(Excerpts of spatial question data)
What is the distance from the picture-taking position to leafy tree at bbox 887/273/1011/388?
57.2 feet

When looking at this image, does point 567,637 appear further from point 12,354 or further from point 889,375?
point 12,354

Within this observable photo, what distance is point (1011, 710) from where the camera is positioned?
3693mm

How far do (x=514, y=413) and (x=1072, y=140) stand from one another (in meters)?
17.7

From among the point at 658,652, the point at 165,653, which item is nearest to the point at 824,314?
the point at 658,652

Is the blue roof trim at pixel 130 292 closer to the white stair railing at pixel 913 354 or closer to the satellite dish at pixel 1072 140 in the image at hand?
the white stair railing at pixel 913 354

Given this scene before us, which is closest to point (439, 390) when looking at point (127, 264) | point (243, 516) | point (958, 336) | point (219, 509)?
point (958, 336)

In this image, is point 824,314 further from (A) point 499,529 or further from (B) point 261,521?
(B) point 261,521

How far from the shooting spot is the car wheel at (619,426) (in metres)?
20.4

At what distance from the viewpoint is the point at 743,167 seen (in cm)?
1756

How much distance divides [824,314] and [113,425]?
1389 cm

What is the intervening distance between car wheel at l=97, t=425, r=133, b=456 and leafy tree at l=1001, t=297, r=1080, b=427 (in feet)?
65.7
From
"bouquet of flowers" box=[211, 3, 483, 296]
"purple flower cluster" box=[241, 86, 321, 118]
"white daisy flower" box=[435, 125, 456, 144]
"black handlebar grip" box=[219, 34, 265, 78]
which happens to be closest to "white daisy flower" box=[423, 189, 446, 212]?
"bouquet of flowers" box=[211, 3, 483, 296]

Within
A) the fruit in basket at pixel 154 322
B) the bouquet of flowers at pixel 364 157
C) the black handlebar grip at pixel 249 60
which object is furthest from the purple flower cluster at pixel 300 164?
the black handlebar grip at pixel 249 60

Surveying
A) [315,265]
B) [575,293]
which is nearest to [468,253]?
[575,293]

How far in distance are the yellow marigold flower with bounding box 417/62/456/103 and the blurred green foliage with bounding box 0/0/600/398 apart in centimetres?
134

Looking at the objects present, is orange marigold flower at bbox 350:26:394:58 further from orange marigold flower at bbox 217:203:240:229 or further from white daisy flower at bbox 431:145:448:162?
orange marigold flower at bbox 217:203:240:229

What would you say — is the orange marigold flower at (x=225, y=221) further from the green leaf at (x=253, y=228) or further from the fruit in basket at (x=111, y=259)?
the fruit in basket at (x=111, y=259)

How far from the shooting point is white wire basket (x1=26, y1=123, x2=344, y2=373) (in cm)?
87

* **Written task**: Swap "leafy tree" for "tall tree" wherever it appears in the data above. Write out all of the data again with nothing else changed.

* **Final answer**:
What is the distance from the picture-taking position to tall tree at bbox 887/273/1011/388?
57.2 feet

When looking at this image, does point 567,637 appear further from point 12,354 or further from point 889,375?
point 12,354

Within this observable photo, what distance is point (1011, 710) from where the camera is positioned?
3693mm

How far do (x=514, y=413) and (x=1072, y=140) stand from one another (in meters)?
17.7

From among the point at 658,652, the point at 165,653, which item is nearest to the point at 824,314?
the point at 658,652

Is the blue roof trim at pixel 130 292 closer to the white stair railing at pixel 913 354 or closer to the satellite dish at pixel 1072 140 in the image at hand?
the white stair railing at pixel 913 354

Given this scene before us, which is closest to point (439, 390) when looking at point (127, 264) | point (243, 516) | point (958, 336) | point (219, 509)?
point (958, 336)

In this image, is point 824,314 further from (A) point 499,529 or further from (B) point 261,521?
(B) point 261,521

How far from the shooting spot is the car wheel at (619,426) (in metres)?
20.4

At what distance from the viewpoint is the point at 743,167 seen (in cm)?
1756

How much distance divides [824,314] and [113,425]?
1389 cm

What is the intervening distance between car wheel at l=97, t=425, r=133, b=456 and tall tree at l=1001, t=297, r=1080, b=427 (in feet)?
65.7
From
"bouquet of flowers" box=[211, 3, 483, 296]
"purple flower cluster" box=[241, 86, 321, 118]
"white daisy flower" box=[435, 125, 456, 144]
"black handlebar grip" box=[219, 34, 265, 78]
which happens to be closest to "white daisy flower" box=[423, 189, 446, 212]?
"bouquet of flowers" box=[211, 3, 483, 296]

Within
A) the fruit in basket at pixel 154 322
B) the bouquet of flowers at pixel 364 157
C) the black handlebar grip at pixel 249 60
which object is furthest from the purple flower cluster at pixel 300 164?
the black handlebar grip at pixel 249 60

Surveying
A) [315,265]
B) [575,293]
which is nearest to [468,253]?
[575,293]

How far in distance are the yellow marigold flower with bounding box 417/62/456/103 and the blurred green foliage with bounding box 0/0/600/398 apart in centimetres?
134

Looking at the objects present, is orange marigold flower at bbox 350:26:394:58 further from orange marigold flower at bbox 217:203:240:229 or further from white daisy flower at bbox 431:145:448:162?
orange marigold flower at bbox 217:203:240:229

What would you say — is the orange marigold flower at (x=225, y=221) further from the green leaf at (x=253, y=228) or further from the fruit in basket at (x=111, y=259)?
the fruit in basket at (x=111, y=259)

How far from the shooting point is white wire basket (x1=26, y1=123, x2=344, y2=373) (in cm)?
87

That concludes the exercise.